CAMBRIDGE – The world’s major central banks continue to express concern about inflationary spillover from their recession-fighting efforts. That is a mistake. Weighed against the political, social, and economic risks of continued slow growth after a once-in-a-century financial crisis, a sustained burst of moderate inflation is not something to worry about. On the contrary, in most regions, it should be embraced.
Perhaps the case for moderate inflation (say, 4-6% annually) is not so compelling as it was at the outset of the crisis, when I first raised the issue. Back then, against a backdrop of government reluctance to force debt write-downs, along with massively over-valued real housing prices and excessive real wages in some sectors, moderate inflation would have been extremely helpful.

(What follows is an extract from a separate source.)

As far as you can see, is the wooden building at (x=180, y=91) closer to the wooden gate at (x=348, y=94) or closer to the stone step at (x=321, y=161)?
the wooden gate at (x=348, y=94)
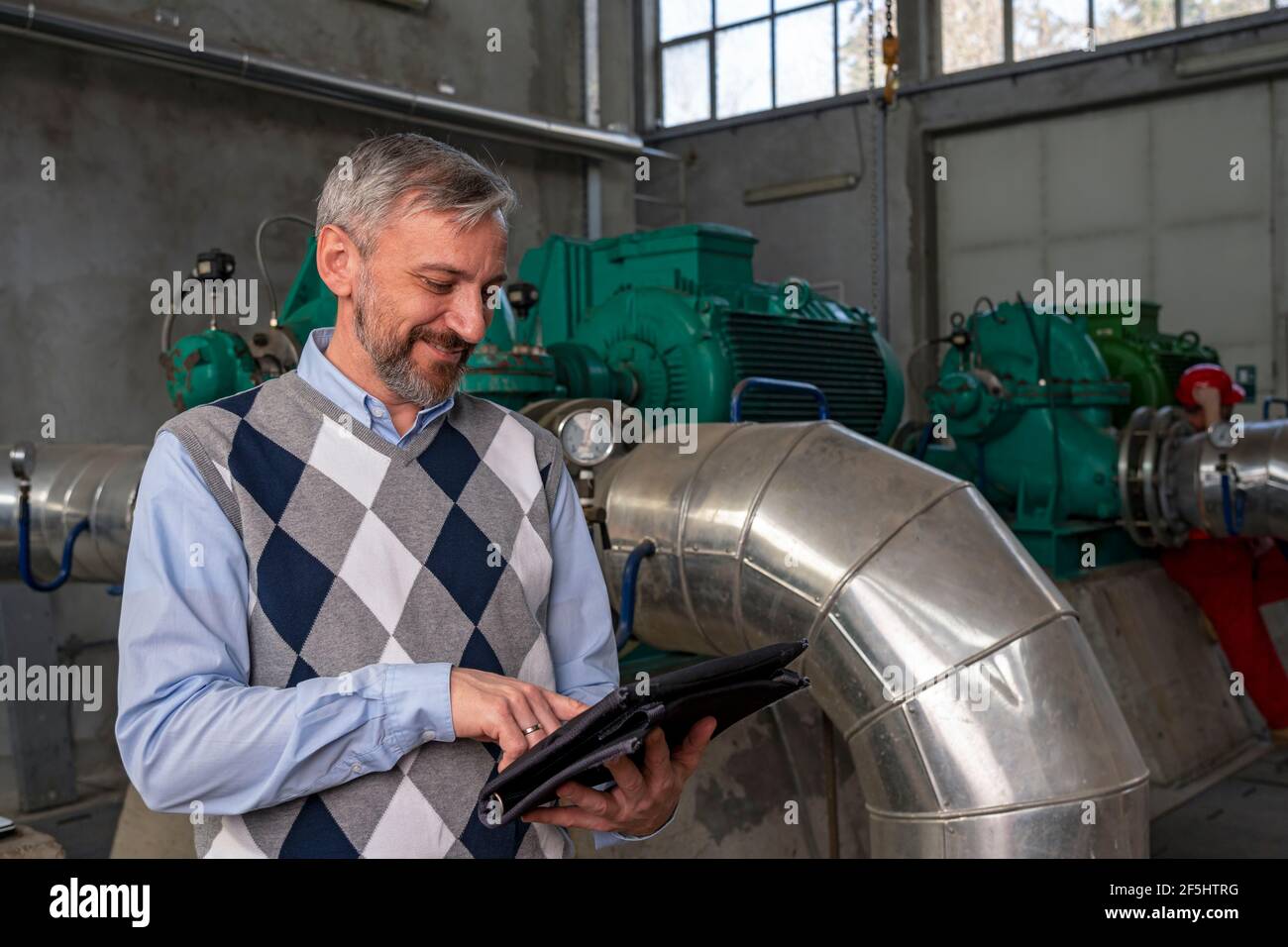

The consensus at the time, of course, was that a robust “V-shaped” recovery was around the corner, and it was foolish to embrace inflation heterodoxy. I thought otherwise, based on research underlying my 2009 book with Carmen M. Reinhart, This Time is Different. Examining previous deep financial crises, there was every reason to be concerned that the employment decline would be catastrophically deep and the recovery extraordinarily slow. A proper assessment of the medium-term risks would have helped to justify my conclusion in December 2008 that “It will take every tool in the box to fix today’s once-in-a-century financial crisis.”
Five years on, public, private, and external debt are at record levels in many countries. There is still a need for huge relative wage adjustments between Europe’s periphery and its core. But the world’s major central banks seem not to have noticed.